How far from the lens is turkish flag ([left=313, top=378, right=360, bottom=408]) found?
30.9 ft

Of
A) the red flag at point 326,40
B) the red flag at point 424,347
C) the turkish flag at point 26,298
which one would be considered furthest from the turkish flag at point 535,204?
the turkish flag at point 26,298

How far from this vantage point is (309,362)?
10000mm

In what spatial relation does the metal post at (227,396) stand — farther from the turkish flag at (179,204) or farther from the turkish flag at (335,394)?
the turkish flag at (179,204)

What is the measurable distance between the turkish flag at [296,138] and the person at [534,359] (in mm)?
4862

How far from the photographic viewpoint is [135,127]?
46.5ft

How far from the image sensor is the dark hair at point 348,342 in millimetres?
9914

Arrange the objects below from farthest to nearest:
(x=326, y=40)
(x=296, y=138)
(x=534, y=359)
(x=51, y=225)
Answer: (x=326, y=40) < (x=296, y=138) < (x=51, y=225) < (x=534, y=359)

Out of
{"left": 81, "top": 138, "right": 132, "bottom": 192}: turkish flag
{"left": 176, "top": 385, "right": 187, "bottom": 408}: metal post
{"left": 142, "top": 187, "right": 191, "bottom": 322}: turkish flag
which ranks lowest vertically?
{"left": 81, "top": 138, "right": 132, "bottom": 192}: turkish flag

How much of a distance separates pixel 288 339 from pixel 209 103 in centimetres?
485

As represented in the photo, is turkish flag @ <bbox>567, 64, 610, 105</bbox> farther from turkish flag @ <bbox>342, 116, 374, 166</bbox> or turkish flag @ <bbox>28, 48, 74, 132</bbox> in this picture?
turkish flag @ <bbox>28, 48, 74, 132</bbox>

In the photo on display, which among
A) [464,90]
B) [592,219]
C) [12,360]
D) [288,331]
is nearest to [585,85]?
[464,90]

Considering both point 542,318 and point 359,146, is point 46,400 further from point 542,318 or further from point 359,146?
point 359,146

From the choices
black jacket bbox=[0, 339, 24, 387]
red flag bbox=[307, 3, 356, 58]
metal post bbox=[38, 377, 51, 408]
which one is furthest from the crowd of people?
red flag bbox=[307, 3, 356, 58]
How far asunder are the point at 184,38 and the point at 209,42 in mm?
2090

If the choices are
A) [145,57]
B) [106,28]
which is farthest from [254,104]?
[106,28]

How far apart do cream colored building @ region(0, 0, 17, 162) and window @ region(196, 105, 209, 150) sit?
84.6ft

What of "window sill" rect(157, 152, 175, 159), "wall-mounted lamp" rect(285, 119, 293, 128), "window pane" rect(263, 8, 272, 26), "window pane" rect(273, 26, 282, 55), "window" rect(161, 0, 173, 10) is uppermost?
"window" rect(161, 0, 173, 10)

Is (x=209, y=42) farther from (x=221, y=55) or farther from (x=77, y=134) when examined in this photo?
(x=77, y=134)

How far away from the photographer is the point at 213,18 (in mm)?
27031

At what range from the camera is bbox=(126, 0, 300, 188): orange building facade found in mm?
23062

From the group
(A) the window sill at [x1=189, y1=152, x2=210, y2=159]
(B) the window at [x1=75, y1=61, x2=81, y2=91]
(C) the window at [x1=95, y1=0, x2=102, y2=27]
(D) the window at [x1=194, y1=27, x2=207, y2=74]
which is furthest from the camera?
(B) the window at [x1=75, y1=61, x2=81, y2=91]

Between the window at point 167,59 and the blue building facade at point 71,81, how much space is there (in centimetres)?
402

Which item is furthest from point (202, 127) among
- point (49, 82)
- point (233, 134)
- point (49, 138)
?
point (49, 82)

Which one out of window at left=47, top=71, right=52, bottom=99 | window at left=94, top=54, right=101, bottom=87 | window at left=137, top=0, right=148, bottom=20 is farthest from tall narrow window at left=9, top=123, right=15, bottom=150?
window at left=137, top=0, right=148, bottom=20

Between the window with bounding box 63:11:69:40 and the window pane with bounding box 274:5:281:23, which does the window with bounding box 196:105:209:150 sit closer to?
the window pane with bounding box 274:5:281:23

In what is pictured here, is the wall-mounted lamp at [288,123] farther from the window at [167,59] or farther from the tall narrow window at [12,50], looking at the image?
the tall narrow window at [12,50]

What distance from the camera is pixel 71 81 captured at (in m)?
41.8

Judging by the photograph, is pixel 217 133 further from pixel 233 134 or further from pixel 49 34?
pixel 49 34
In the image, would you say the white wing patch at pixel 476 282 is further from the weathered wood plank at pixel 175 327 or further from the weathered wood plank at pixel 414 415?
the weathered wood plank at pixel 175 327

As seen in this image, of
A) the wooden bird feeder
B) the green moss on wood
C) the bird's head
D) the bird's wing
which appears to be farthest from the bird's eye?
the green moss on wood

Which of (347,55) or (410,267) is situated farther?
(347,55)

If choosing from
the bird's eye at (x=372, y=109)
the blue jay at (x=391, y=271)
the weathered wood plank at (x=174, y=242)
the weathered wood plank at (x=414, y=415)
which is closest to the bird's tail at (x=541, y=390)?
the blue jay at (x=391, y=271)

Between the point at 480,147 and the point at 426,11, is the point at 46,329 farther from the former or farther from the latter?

§ **Task statement**: Reproduce all of the data with every occurrence of "metal post" replaced by "steel pole", leaving everything else unchanged.

§ **Output of the task**:
How far from the lens is turkish flag ([left=313, top=378, right=360, bottom=408]) found?
30.9 ft

Of
A) the red flag at point 326,40
B) the red flag at point 424,347
C) the turkish flag at point 26,298
which one would be considered furthest from the turkish flag at point 535,204?
the turkish flag at point 26,298

How far from this vantage point is (309,362)?
10000mm

In what spatial relation does the steel pole at (227,396) stand — farther from the turkish flag at (179,204) or farther from the turkish flag at (335,394)?
the turkish flag at (179,204)

What is the measurable distance between the turkish flag at [296,138] and the person at [534,359] (in mm)?
4862

How far from the photographic viewpoint is [135,127]?
46.5ft

How far from the image sensor is the dark hair at point 348,342 in millimetres?
9914

Arrange the objects below from farthest to nearest:
(x=326, y=40)
(x=296, y=138)
(x=534, y=359)
(x=51, y=225)
Answer: (x=326, y=40) < (x=296, y=138) < (x=51, y=225) < (x=534, y=359)

Out of
{"left": 81, "top": 138, "right": 132, "bottom": 192}: turkish flag
{"left": 176, "top": 385, "right": 187, "bottom": 408}: steel pole
{"left": 142, "top": 187, "right": 191, "bottom": 322}: turkish flag
which ranks lowest vertically?
{"left": 81, "top": 138, "right": 132, "bottom": 192}: turkish flag

How much of a distance separates pixel 288 339 from pixel 209 103 in centimetres?
485

As represented in the photo, is turkish flag @ <bbox>567, 64, 610, 105</bbox> farther from turkish flag @ <bbox>342, 116, 374, 166</bbox> or turkish flag @ <bbox>28, 48, 74, 132</bbox> in this picture?
turkish flag @ <bbox>28, 48, 74, 132</bbox>

In the photo on display, which among
A) [464,90]
B) [592,219]
C) [12,360]
D) [288,331]
is nearest to [585,85]?
[464,90]

Considering both point 542,318 and point 359,146, is point 46,400 further from point 542,318 or further from point 359,146?
point 359,146

From the choices
black jacket bbox=[0, 339, 24, 387]
red flag bbox=[307, 3, 356, 58]
steel pole bbox=[38, 377, 51, 408]
which one is furthest from the crowd of people?
red flag bbox=[307, 3, 356, 58]
How far asunder are the point at 184,38 and the point at 209,42 in mm?
2090

If the choices are
A) [145,57]
B) [106,28]
which is farthest from [254,104]?
[106,28]

How far apart do cream colored building @ region(0, 0, 17, 162) and window @ region(196, 105, 209, 150) sit?
84.6ft

What of "window sill" rect(157, 152, 175, 159), "wall-mounted lamp" rect(285, 119, 293, 128), "window pane" rect(263, 8, 272, 26), "window pane" rect(273, 26, 282, 55), "window" rect(161, 0, 173, 10) is uppermost?
"window" rect(161, 0, 173, 10)

Is (x=209, y=42) farther from (x=221, y=55) or farther from (x=77, y=134) when examined in this photo?
(x=77, y=134)

How far away from the photographer is the point at 213,18 (in mm)?
27031

At what range from the camera is bbox=(126, 0, 300, 188): orange building facade found in mm?
23062

From the group
(A) the window sill at [x1=189, y1=152, x2=210, y2=159]
(B) the window at [x1=75, y1=61, x2=81, y2=91]
(C) the window at [x1=95, y1=0, x2=102, y2=27]
(D) the window at [x1=194, y1=27, x2=207, y2=74]
which is furthest from the camera?
(B) the window at [x1=75, y1=61, x2=81, y2=91]

Between the window at point 167,59 and the blue building facade at point 71,81, how much space is there (in centimetres)?
402

Which item is furthest from point (202, 127) among
- point (49, 82)
- point (233, 134)
- point (49, 138)
?
point (49, 82)

Which one out of window at left=47, top=71, right=52, bottom=99 | window at left=94, top=54, right=101, bottom=87 | window at left=137, top=0, right=148, bottom=20 is farthest from tall narrow window at left=9, top=123, right=15, bottom=150?
window at left=137, top=0, right=148, bottom=20

Between the window with bounding box 63:11:69:40 and the window pane with bounding box 274:5:281:23, which does the window with bounding box 196:105:209:150 sit closer to?
the window pane with bounding box 274:5:281:23

In what is pictured here, is the wall-mounted lamp at [288,123] farther from the window at [167,59] or farther from the tall narrow window at [12,50], looking at the image?
the tall narrow window at [12,50]

What distance from the camera is pixel 71 81 captured at (in m)?
41.8

Judging by the photograph, is pixel 217 133 further from pixel 233 134 or further from pixel 49 34?
pixel 49 34
In the image, would you say the white wing patch at pixel 476 282 is further from the weathered wood plank at pixel 175 327 or further from the weathered wood plank at pixel 414 415?
the weathered wood plank at pixel 175 327

As seen in this image, of
A) the wooden bird feeder
B) the green moss on wood
C) the bird's head
D) the bird's wing
which appears to be farthest from the bird's eye?
the green moss on wood

Which of (347,55) or (410,267) is situated farther?
(347,55)

If choosing from
the bird's eye at (x=372, y=109)
the blue jay at (x=391, y=271)
the weathered wood plank at (x=174, y=242)
the weathered wood plank at (x=414, y=415)
which is closest to the bird's tail at (x=541, y=390)?
the blue jay at (x=391, y=271)

Between the point at 480,147 and the point at 426,11, is the point at 46,329 farther from the former or farther from the latter?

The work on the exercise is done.